Your task >> Update the data between the line holding "How far away" and the end of the data, inclusive, so that "separation distance" becomes "gap", leaving everything else unchanged.

####################

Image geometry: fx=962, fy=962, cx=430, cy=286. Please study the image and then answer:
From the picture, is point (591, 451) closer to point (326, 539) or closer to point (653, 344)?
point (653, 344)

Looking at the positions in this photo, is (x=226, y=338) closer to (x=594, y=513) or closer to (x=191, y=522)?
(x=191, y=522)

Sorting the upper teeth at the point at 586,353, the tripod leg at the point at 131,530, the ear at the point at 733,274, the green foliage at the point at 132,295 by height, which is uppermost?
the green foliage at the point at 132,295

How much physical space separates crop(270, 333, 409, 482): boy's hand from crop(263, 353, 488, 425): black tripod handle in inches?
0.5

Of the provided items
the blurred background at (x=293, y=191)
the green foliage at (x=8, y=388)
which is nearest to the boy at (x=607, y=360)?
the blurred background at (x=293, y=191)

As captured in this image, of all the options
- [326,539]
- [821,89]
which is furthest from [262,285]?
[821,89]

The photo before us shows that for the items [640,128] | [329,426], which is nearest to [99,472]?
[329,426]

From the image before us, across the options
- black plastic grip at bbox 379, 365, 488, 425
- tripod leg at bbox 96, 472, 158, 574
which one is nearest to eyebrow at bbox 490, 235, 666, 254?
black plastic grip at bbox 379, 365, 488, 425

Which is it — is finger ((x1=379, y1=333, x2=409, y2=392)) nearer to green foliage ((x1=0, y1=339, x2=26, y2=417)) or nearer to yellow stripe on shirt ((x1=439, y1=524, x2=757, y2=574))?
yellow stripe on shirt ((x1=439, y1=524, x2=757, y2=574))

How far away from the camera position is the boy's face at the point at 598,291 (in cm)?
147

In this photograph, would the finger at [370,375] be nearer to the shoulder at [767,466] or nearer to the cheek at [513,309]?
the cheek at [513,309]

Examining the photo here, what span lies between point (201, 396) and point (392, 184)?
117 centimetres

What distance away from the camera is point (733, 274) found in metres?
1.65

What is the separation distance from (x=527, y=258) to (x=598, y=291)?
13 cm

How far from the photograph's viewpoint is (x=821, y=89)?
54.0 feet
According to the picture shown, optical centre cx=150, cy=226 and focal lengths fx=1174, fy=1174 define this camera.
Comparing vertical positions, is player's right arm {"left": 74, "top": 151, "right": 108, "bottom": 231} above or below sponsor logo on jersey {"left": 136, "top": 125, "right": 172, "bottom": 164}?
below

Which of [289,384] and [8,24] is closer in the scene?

####################

Written answer >>
How far away from the camera position is the boy's face at the point at 598,291 (in cm)?
147

In this photograph, would the finger at [370,375] be nearer to the shoulder at [767,466] or nearer to the cheek at [513,309]?
the cheek at [513,309]

Examining the photo here, what span lies between point (201, 396) and point (392, 184)?
117 centimetres

What distance away from the camera is point (733, 274) found in metres?
1.65

What is the gap from (x=527, y=258) to (x=598, y=291)?
13 cm

How far from the photograph's viewpoint is (x=821, y=89)?
54.0 feet
According to the picture shown, optical centre cx=150, cy=226 and focal lengths fx=1174, fy=1174 define this camera.
Comparing vertical positions, is player's right arm {"left": 74, "top": 151, "right": 108, "bottom": 231} above or below sponsor logo on jersey {"left": 136, "top": 125, "right": 172, "bottom": 164}?
below

Which of [289,384] and [8,24] is closer in the scene?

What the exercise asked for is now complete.